IN the many years that Jennie Chen Chieh-ju's memoirs were missing, an unlikely woman came to learn of her secret past and was determined that she would help to fulfil Jennie's wishes that the truth be known.

Ginny Connor, a secretary in New York City took extensive notes from the memoirs in 1971 and still possesses correspondence between Jennie and James Lee and his brother William Yinson Lee. The former wrote the English transcript; the latter acted as her representative trying to find a publisher in the United States.

''I have always wanted to honour Jennie. It was a terrible thing they did to her,'' she said from her home in South Carolina this week.

Ms Connor was so scared of the consequences of having the papers that she has changed her name for her dealings with the memoirs. She also deposited copies of her notes and the letters in several university libraries in the hope that they would be of interest to historians.

Now Chiang's Secret Past has been published she plans to write her own book about Jennie Chen and the mystery of her memoirs with the help of a Chinese scholar. She said that Professor Eastman had authenticated her book as he was first and foremost an historian.

After Kuomintang agents had completed negotiations with Jennie she was supposed to have relinquished all copies to them as well as her diaries.
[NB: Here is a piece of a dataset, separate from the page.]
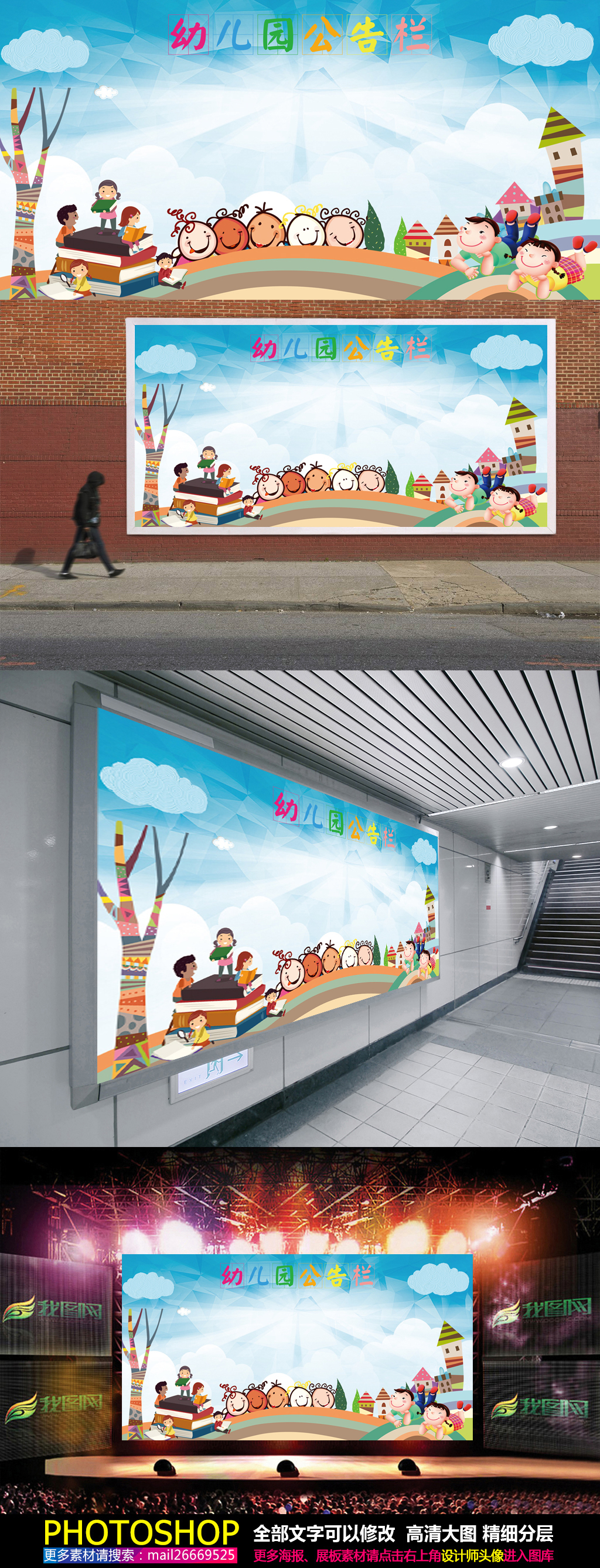 幼儿园公告栏海报展板设计图片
But at least one remained out of their hands.

After the death of William Lee, it appears one copy of the manuscript remained at his lodgings. It then fell into the hands of his landlady, Muriel Dexter. In 1971, Ms Dexter sought the help of Vincent Rouba, a friend of Ms Connor.

''Ms Dexter asked him to try to get the book published. He said the manuscript was far too dangerous and valuable to take round to publishers so he wanted me to make notes,'' Ms Connor said.

The original manuscript for the memoirs was in two volumes and Ms Connor took notes from both. ''I had typed up the first half, which he took back to Ms Dexter, along with the manuscript. I told him I would have finished the rest by the end of the week. When he did not return I called. His brother told me he had died, so I just put the notes away.'' (Mr Rouba did not die in suspicious circumstances, according to Professor Eastman's notes in Chiang's Secret Past.) ''It is amazing how I had all that material for all those years. I would not release it to a tabloid. I wanted the story told in a history book, '' Ms Connor said.

''I have always felt like a friend to Jennie, that for all the years I clung to it, I was doing something for her. I am thrilled Professor Eastman got it into print before he died. He used to say: 'Ginnie, I will finish this before I go.' ''I think of her as a lovely innocent young girl and I think that Chiang loved her when he sent her to the States. But he was such an ambitious man. Giving up his wife was just one more price he had to pay. I don't think he ever loved Soong Mei-ling.'' No one knows how a copy of the memoir came to be deposited in the Hoover Institute where it was found uncatalogued within the papers of deceased Nationalist official and diplomat Chang Hsin-hai.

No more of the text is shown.